ALM-MTA: Front-Door Causal Multi-Touch Attribution Method for Creator-Ecosystem Optimization
Abstract
Consumption‑Drives‑Production (CDP) on social platforms aims to deliver interpretable incentive signals for creator‑ecosystem building and resource utilization improvement, which strongly relies on attributions. In large-scale and complex recommendation system, the absence of accurate labels together with unobserved confounding renders backdoor adjustments alone insufficient for reliable attribution. To address these problems, we propose Adversarial Learning Mediator based Multi‑Touch-Attribution (ALM-MTA), an extensible causal framework that leverages front-door identification with an adversarially learned mediator: a proxy trained to distillate outcome information to strengthen causal pathway from treatment to outcome and eliminate shortcut leakage.
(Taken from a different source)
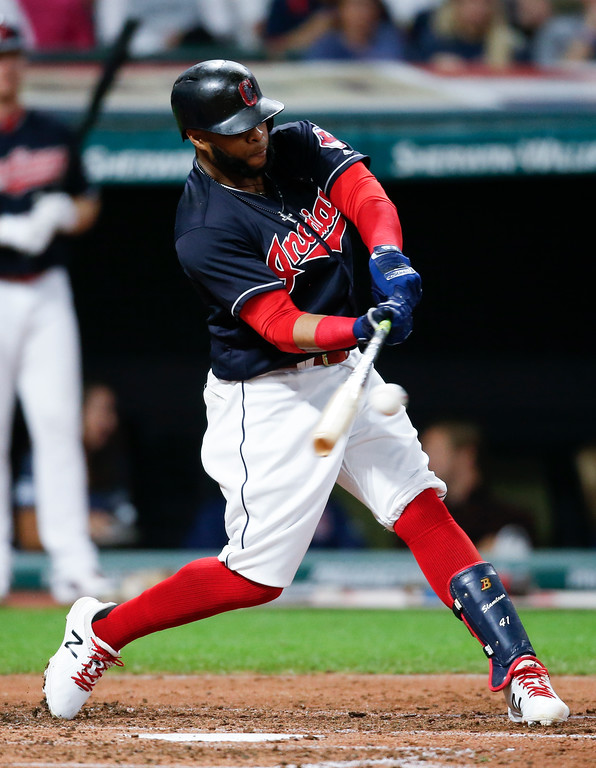 . Cleveland Indians\' Carlos Santana singles off Minnesota Twins starting pitcher Adalberto Mejia during the fourth inning in a baseball game, Wednesday, Sept. 27, 2017, in Cleveland. (AP Photo/Ron Schwane)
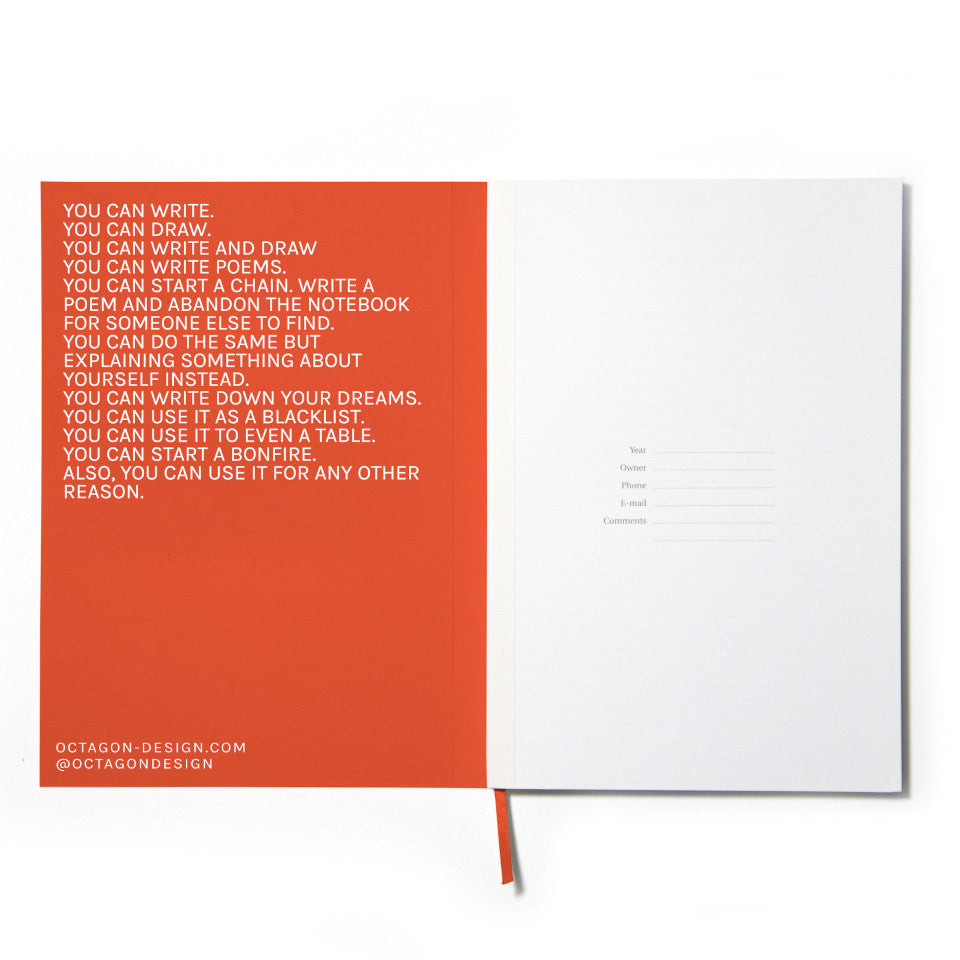 PRIVATE orange notebook with white lettering, inside page detail.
Then, we introduce contrastive learning that conditions front door marginalization on high match consumption upload pairs for ensuring positivity in large treatment spaces. To assess causality from non‑RCT logs, we also incorporate a non‑personalized bucketed protocol, estimating grouped uplift and computing AUUC over treatment clusters. Finally, we evaluate ALM-MTA performance using a real-world recommendation system with 400 million DAU (daily active users) and 30 billion samples. ALM-MTA has increased DAU with 0.04% and 0.6% of the daily active creators, with unit exposure efficiency increased by 670%. On causal utility, ALM-MTA achieves higher grouped AUUC than the SOTA in every propensity bucket, with a maximum gain of 0.070. In terms of accuracy, ALM-MTA improves upload AUC by 40% compared to SOTA. These results demonstrate that front -door deconfounding with adversarial mediator learning provides accurate, personalized and operationally efficient attribution for creator ecosystem optimization.